If you could go back in time and tell a younger version of yourself one thing, what would you tell?

When we’re young we think we know it all. Nobody knows how the world works better than we do. We’ve spent a few years growing into ourselves. We see how friends really treat us rather than what we expected. We see how our parents actually act rather than how they’re supposed to act. We see what’s important in the world rather than we thought was important. It seems like as teens everything we’re told about the world is one big facade.

Somewhere along the line we were sold an ideal version of what life should look and feel like. But the reality ends up being a stark difference that’s often much more cutthroat. And that’s when we start to trust our own image of the world rather than what we’re told. So nobody knows better than us when we’re young. But as we grow older we learn more and more that we never knew. And lots of things we know now could of helped us back when we were younger. So if you could go back and tell a younger version of yourself one thing, what would you tell?

Here’s what I would tell a younger version of myself and my thoughts on it.

There’s a specific moment in life when we realize what we’re truly talented at. I rushed to class five seconds before the bell rang and grabbed my seat. It was never a big deal being late in this class. We were the smart kids. Once you tested for gifted or accelerated classes the teachers treated you like celebrities. Of course I still blended into the sea of students when it came to everything else. But not in this class. I could of walked in as late as I liked. All fourteen of us gifted students knew we had this priviledge.

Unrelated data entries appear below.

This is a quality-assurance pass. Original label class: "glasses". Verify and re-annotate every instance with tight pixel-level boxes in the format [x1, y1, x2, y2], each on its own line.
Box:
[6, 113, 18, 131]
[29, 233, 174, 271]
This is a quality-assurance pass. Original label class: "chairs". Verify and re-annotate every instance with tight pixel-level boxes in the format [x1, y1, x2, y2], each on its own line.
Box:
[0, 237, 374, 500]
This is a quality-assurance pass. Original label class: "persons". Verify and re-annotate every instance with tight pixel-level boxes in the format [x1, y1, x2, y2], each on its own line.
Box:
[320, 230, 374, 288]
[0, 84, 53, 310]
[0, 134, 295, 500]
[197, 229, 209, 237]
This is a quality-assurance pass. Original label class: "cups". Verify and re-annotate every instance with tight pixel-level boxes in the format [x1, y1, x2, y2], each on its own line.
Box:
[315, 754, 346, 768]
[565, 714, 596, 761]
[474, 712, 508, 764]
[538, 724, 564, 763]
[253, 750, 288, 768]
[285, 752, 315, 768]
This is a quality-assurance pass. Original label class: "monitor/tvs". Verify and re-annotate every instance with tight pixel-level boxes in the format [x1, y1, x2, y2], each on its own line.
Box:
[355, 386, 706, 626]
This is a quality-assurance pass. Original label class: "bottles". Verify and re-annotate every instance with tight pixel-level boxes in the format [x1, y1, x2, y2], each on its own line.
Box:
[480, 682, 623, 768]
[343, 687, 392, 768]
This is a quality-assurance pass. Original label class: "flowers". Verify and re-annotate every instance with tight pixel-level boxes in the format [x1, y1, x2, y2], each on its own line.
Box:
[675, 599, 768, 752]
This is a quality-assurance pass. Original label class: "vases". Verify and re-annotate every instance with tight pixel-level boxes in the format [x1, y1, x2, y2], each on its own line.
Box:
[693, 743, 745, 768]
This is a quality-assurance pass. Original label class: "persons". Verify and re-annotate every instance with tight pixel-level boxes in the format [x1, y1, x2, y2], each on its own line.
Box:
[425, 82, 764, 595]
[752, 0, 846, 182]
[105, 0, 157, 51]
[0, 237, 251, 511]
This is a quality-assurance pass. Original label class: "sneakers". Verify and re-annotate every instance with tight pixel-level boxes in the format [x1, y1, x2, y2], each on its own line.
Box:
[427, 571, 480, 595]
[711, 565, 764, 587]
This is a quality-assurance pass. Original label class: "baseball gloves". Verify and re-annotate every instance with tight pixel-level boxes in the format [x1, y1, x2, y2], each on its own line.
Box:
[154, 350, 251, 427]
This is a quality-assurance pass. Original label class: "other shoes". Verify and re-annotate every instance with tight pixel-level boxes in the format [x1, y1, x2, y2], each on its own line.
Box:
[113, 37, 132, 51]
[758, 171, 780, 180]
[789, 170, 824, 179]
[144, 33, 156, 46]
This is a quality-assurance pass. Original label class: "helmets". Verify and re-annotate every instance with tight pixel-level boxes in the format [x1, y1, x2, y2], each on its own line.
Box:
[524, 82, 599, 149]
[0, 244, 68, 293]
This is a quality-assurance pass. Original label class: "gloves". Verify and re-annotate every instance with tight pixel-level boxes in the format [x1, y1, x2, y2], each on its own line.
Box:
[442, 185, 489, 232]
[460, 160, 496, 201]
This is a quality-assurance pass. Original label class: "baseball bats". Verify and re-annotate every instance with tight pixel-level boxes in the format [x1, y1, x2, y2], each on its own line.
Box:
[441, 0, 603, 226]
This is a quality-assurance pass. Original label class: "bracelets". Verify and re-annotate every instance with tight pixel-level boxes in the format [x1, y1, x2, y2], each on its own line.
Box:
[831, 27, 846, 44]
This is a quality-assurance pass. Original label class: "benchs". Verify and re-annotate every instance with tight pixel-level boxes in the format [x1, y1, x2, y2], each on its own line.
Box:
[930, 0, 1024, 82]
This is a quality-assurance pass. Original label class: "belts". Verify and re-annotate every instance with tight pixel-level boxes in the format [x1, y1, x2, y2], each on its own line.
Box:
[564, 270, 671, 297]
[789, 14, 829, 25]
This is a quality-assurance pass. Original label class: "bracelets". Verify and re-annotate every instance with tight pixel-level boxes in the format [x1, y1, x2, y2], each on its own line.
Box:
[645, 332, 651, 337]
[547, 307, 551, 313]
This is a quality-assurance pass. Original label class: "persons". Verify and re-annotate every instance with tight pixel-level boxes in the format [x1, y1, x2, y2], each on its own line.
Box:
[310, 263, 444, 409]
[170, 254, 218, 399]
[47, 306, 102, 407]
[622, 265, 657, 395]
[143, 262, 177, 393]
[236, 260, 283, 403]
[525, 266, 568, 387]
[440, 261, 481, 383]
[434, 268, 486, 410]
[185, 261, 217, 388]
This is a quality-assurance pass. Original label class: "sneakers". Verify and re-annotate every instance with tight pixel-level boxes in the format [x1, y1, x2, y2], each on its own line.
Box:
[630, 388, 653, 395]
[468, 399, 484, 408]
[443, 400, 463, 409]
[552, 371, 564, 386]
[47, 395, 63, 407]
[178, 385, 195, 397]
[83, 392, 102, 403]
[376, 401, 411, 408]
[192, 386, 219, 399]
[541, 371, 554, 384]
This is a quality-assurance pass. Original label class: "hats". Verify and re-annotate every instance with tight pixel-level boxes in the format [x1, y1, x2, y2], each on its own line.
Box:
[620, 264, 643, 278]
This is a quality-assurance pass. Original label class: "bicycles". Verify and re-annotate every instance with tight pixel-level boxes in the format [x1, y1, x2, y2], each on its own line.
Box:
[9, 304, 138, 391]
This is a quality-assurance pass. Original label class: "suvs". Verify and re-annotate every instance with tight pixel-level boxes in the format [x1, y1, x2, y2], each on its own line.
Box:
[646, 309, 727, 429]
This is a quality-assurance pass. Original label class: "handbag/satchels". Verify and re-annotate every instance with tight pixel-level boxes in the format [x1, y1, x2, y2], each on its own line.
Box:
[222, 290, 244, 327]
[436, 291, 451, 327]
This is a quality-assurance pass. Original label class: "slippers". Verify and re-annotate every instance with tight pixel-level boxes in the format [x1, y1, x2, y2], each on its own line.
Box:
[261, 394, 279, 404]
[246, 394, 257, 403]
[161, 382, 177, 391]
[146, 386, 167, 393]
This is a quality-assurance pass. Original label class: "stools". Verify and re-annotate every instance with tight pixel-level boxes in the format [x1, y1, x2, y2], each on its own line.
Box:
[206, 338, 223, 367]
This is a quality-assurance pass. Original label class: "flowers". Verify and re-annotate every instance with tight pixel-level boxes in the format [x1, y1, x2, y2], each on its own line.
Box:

But I would never take advantage of it… at least not in this class. I loved math. It was my first true love. And if math was my first love, today in class was the day we fell in love. The teacher sat us all down and instead of teaching the concepts straight to the point. She opted to challenge us with a quick math brainteaser. Nothing made me more excited as kid. The prompt was to add up all the numbers from one to one hundred in the quickest amount of time. She clicked the clock to start. Everyone started writing.

I sat. They were rushing trying to add each integer back to back on a sheet of paper. Ten seconds went by. Nobody was anywhere close being done adding it all up. Then it hit me. I did a quick calculation in my head. I walked up to the teacher and told her my answer. She was shocked and had a small grin on her face. I had no paper. I had no calculator. And there was still nine whole minutes on the clock. Clearly I had broken the system. When the ten minutes was up, the teacher asked me to explain my thought process to the class.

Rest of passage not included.